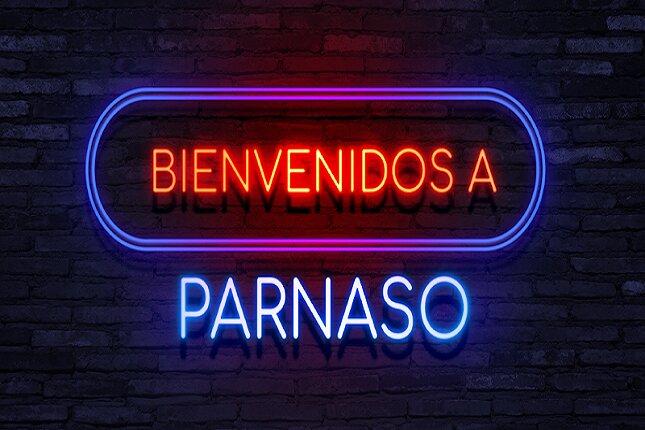 Parnaso añade como clientes a Els Joglars, Sepisur y El Botijo Agua de Andalucía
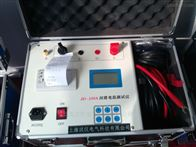 回路电阻测试仪承试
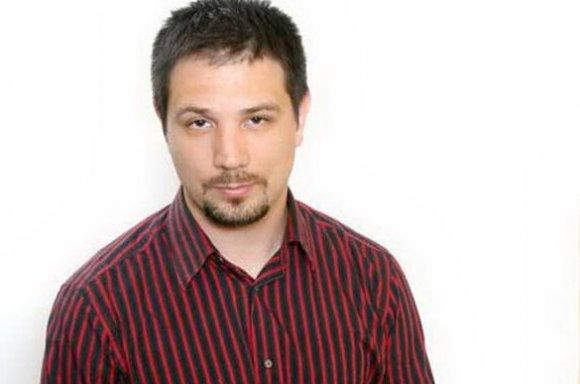 Interview / IBNA : Boris Balta: Director of Tuzla Film Festival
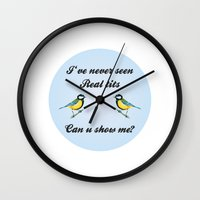 tits Wall Clocks featuring About Tits by Pavlito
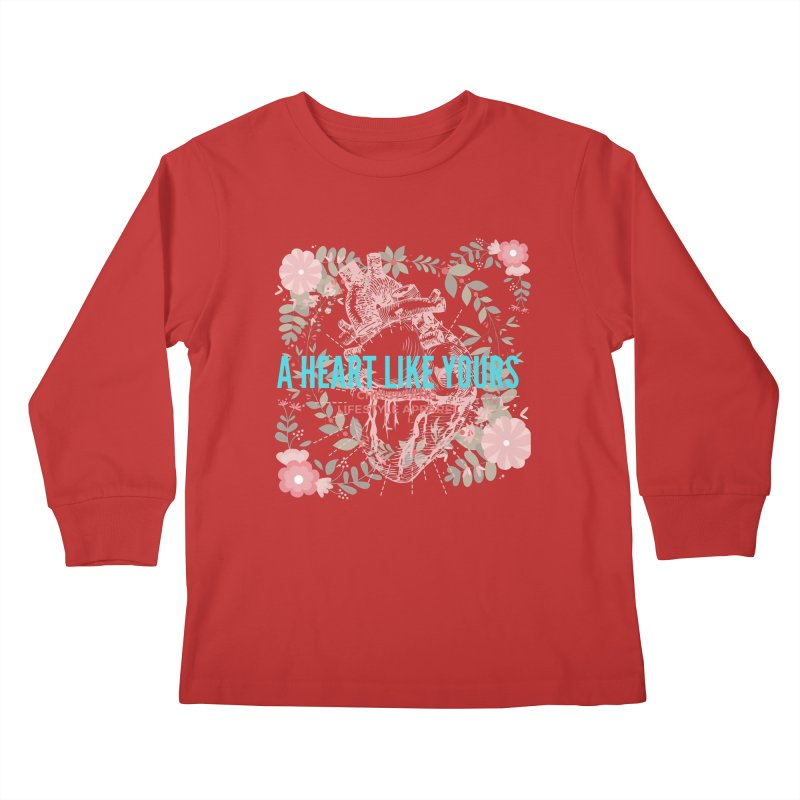 A Heart Like Yours Kids Longsleeve T-Shirt by ChristGang Apparel
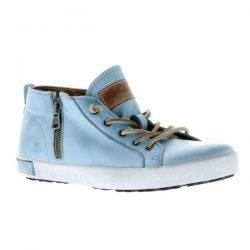 JL24 - Sky Blue - Footwear and sneakers from Blackstone Shoes
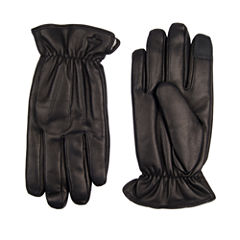 Dockers Leather Cold Weather Gloves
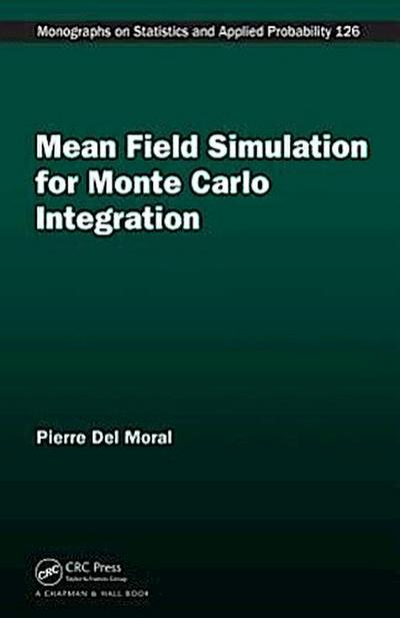 Mean Field Simulation for Monte Carlo Integration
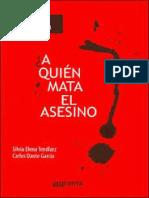 A quién mata el asesino [Silvia Elena Tendlarz & Carlos García].pdf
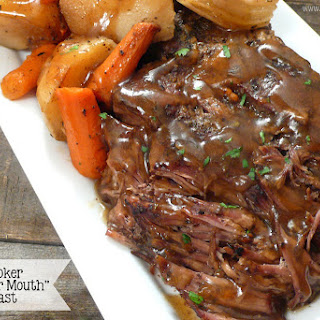 "Slow Cooker ""Melt in Your Mouth"" Pot Roast."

**What the exercise asks**
Go back to the line containing "Interview / IBNA" and output it and every line after it through the end of the records, exactly, but not the pictures.

**Completed task**
 Interview / IBNA : Boris Balta: Director of Tuzla Film Festival
 tits Wall Clocks featuring About Tits by Pavlito
 A Heart Like Yours Kids Longsleeve T-Shirt by ChristGang Apparel
 JL24 - Sky Blue - Footwear and sneakers from Blackstone Shoes
 Dockers Leather Cold Weather Gloves
 Mean Field Simulation for Monte Carlo Integration
 A quién mata el asesino [Silvia Elena Tendlarz & Carlos García].pdf
 "Slow Cooker ""Melt in Your Mouth"" Pot Roast."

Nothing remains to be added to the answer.